**WHAT IS EXPECTED**
Where the line holding "Múr a otvorené okno dokorán.png" appears, start copying, and continue exactly through the last line of the listing, skipping pictures.
═══ PROVIDED INFORMATION
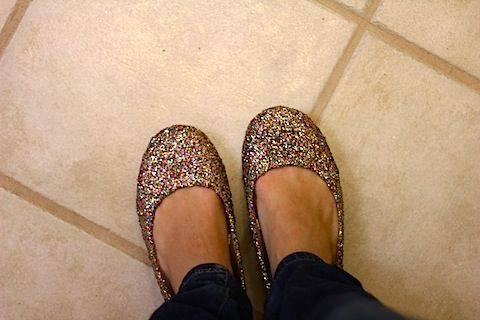 Make your own glitter flats....what shoe person wouldn't love this?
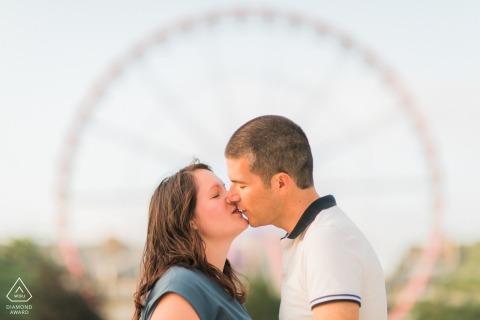 Paris Fine Art Engagement Session con una pareja besándose frente a una gran rueda en París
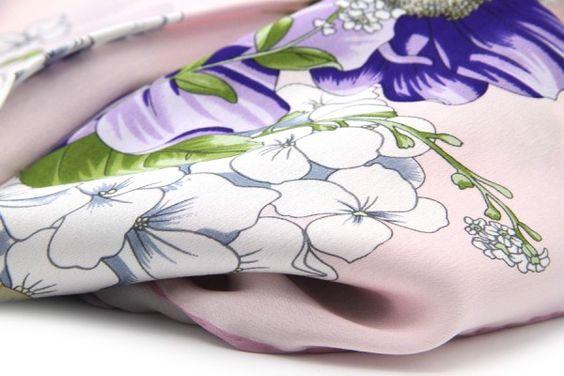 Foulard rose pâle à fleurs blanches et violettes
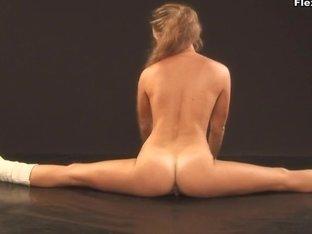 Mashka Pizdaletova - Gymnastic Video Part 2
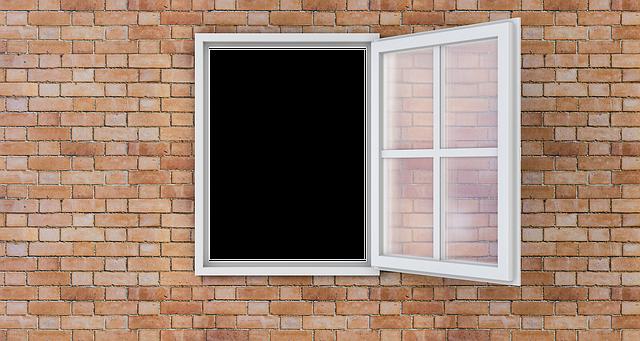 Múr a otvorené okno dokorán.png
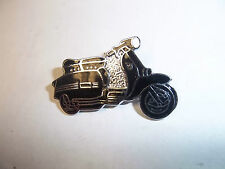 "Pin badge scooter ""lambretta scooter revers noir"" scooter badge-bg30f"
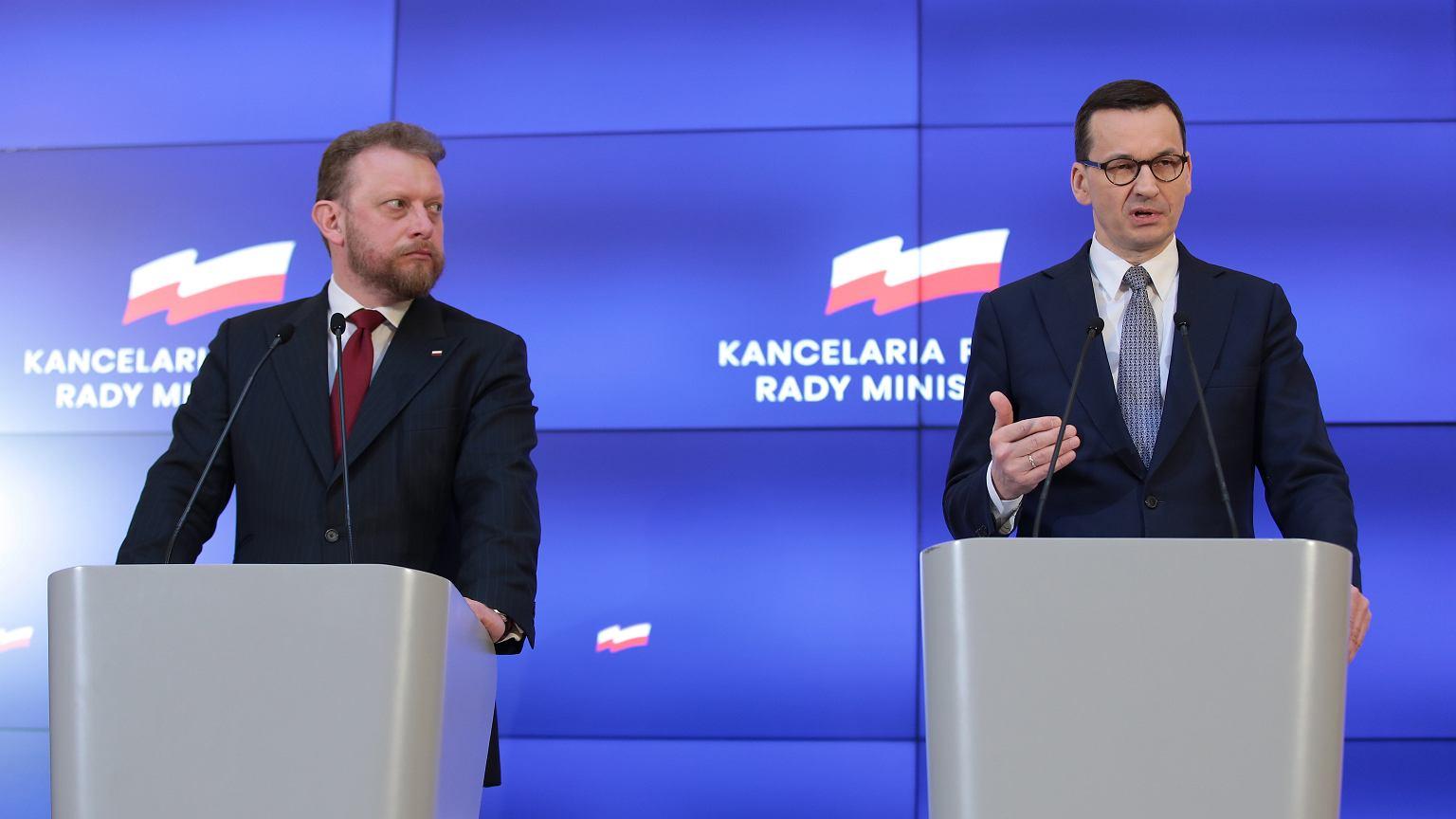 Глава Правительства Польши объявил о закрытии школ и вузов на 2 недели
══════
**EXPECTED ANSWER**
 Múr a otvorené okno dokorán.png
 "Pin badge scooter ""lambretta scooter revers noir"" scooter badge-bg30f"
 Глава Правительства Польши объявил о закрытии школ и вузов на 2 недели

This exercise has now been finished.